Dr C. Anthony Altar, GeneSight, Ohio, USA explained how the examination of just 8 genes and 47 single nucleotide polymorphisms (SNPs) in a combinatorial approach can assist psychiatrists in the prescription of therapies for major depression.
In this pharmacogenomics investigation, the key is in selecting the correct SNPs. Those chosen were in the genes for enzymes responsible for the metabolism and degradation of therapies frequently used in the management of major depression. For example, it is known that variations (due to SNPs) in the CYP2D2 genes of patients being given a specific antidepressant affect the dose response curve, with some patients metabolising it rapidly, thereby depleting therapeutic levels quickly, while other patients metabolise it more slowly, thereby maintaining therapeutic dose levels for longer. By examining the metabolic profiles of a number of different drugs and correlating these with the combined cytochrome SNP data from patients with depression, Dr Altar explained how it is now possible to generate an interpretative report that predicts the appropriateness of a particular drug for a particular patient, thereby guiding a physician’s choice of treatment. In particular, the report flags when certain drugs should be used with caution.
This innovative approach has been verified in 3 prospective double-blind randomized control trials (RCT). Each evaluated use of the gene pharmacogenomic test and interpretive report for the management of psychotropic medications used in the treatment of major depression in an outpatient psychiatric practice compared with use of the usual therapies. Pharmacogenomic-guided treatment significantly increased the likelihood of response in all patients with treatment resistant depression and identified many patients with severe gene-drug interactions who, when switched to genetically ‘suitable’ medication regimen, experienced great improvements in their depressive symptoms. Such an approach has also been shown to afford significant cost-savings in the management of major depression.

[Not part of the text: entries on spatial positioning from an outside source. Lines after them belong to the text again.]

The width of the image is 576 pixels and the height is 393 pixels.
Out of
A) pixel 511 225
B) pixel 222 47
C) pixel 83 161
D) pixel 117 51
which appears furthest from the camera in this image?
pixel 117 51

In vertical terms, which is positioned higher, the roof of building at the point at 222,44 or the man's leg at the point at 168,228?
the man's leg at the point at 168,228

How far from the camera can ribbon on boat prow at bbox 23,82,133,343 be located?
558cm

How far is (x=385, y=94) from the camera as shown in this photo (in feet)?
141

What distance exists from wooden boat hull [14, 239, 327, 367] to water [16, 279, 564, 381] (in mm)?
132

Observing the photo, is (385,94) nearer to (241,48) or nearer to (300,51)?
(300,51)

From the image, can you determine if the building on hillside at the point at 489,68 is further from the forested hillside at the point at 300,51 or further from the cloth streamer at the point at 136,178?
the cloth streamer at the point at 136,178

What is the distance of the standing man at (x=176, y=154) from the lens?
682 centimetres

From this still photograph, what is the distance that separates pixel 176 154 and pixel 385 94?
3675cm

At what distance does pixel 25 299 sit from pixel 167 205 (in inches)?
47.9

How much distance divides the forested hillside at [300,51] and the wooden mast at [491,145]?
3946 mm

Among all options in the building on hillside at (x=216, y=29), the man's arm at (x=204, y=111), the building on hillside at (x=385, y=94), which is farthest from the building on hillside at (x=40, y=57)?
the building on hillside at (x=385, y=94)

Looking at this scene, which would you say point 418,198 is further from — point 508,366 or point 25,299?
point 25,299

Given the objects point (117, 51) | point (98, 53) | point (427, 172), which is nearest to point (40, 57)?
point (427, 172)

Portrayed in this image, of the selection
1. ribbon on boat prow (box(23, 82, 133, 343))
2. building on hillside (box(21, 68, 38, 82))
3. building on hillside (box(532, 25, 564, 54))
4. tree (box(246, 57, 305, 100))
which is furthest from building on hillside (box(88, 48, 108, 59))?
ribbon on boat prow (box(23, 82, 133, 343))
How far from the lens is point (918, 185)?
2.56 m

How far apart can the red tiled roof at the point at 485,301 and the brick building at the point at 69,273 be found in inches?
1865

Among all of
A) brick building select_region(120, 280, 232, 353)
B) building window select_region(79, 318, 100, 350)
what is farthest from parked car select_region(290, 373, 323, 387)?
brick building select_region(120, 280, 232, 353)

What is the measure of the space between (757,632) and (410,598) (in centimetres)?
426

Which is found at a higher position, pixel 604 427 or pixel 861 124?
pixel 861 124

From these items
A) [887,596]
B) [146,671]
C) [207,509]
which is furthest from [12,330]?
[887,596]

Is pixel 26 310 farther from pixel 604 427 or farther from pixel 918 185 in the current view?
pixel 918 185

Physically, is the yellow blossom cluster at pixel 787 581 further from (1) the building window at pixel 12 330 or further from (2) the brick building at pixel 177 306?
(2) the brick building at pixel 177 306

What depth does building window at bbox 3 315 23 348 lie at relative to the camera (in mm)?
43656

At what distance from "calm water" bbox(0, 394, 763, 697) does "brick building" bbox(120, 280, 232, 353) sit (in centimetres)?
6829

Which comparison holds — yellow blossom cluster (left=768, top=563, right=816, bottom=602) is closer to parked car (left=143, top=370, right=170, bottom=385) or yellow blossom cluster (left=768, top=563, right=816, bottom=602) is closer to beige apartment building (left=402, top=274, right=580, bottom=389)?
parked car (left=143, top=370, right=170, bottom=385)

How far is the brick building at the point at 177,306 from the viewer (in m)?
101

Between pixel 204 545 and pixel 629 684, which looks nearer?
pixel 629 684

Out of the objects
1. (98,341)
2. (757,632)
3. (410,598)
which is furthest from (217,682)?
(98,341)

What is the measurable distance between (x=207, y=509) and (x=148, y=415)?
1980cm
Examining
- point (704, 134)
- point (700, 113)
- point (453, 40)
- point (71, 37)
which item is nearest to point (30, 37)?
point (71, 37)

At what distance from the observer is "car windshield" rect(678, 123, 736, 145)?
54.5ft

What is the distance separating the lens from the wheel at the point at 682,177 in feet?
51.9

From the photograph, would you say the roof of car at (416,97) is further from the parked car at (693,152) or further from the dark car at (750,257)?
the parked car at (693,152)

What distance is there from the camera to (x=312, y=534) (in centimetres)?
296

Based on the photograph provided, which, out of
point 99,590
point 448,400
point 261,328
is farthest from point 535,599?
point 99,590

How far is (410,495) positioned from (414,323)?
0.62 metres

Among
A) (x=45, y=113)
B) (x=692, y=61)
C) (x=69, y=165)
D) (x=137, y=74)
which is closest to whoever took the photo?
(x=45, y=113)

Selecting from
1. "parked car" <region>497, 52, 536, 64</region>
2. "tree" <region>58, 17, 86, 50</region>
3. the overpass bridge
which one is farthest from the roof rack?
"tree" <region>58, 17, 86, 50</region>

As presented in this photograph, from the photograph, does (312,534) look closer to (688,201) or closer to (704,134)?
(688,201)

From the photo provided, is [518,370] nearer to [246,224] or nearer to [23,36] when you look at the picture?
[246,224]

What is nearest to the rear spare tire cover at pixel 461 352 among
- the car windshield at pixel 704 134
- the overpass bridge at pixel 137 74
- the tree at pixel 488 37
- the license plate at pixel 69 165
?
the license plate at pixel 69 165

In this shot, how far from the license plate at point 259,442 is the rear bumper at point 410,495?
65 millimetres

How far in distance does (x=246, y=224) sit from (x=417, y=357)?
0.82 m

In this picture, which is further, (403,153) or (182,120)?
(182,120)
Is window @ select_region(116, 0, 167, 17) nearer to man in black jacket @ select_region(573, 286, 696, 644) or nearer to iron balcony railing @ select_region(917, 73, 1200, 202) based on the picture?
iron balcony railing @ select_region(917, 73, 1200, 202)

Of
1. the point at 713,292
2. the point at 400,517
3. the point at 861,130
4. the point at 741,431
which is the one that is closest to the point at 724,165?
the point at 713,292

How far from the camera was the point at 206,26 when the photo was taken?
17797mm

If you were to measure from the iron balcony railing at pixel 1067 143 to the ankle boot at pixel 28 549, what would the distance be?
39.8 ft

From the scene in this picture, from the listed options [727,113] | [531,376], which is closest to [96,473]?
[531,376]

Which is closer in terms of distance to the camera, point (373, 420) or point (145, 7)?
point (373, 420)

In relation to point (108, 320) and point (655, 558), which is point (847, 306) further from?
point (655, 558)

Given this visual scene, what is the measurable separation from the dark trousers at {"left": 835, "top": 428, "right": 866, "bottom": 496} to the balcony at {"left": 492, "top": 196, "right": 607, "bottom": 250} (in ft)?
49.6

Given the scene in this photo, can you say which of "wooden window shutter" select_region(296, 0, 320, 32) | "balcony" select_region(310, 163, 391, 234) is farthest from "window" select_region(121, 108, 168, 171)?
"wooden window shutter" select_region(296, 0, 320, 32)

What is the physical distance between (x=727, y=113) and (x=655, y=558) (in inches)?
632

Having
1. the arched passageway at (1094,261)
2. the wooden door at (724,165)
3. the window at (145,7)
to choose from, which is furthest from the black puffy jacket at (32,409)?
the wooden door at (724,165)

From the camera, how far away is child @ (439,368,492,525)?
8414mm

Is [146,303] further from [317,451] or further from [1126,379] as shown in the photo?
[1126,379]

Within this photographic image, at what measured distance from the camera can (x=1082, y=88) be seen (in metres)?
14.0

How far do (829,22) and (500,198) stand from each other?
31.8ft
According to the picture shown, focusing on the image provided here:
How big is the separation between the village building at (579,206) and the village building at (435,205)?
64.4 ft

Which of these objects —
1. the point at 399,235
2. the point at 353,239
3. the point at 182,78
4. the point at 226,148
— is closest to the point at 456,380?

“We are more diligent about ensuring that our mobile devises are charged than we are about ensuring our children are fed!” said Dr Paul Wicks, in his introductory remarks to a fascinating talk about the immense potential digital technology has in the assessment and management of mood disorders. Already, the search term ‘mood tracker’ yields hundreds of hits and many self-help apps are available that claim to help assess mood, even using biosensors in smart phones to do so. Sadly, of those apps examined more thoroughly, none appeared to be clinically accurate; the app provider it would appear expends more effort ensuring the programme is user-friendly than that the actual advice being given is correct. None the less, the fact is that apps are quick and simple to use and their development time compared to an RCT is rapid, to say the least. And they are popular. Leveraging digital technologies in the future to help those with mood disorders could be highly beneficial. “Consider Facebook,” said Dr Wicks, “1 billion people log in to Facebook daily. We don’t need to do too much that, with the right approach, we could do some good.”
Our correspondent’s highlights from the symposium are meant as a fair representation of the scientific content presented. The views and opinions expressed on this page do not necessarily reflect those of Lundbeck.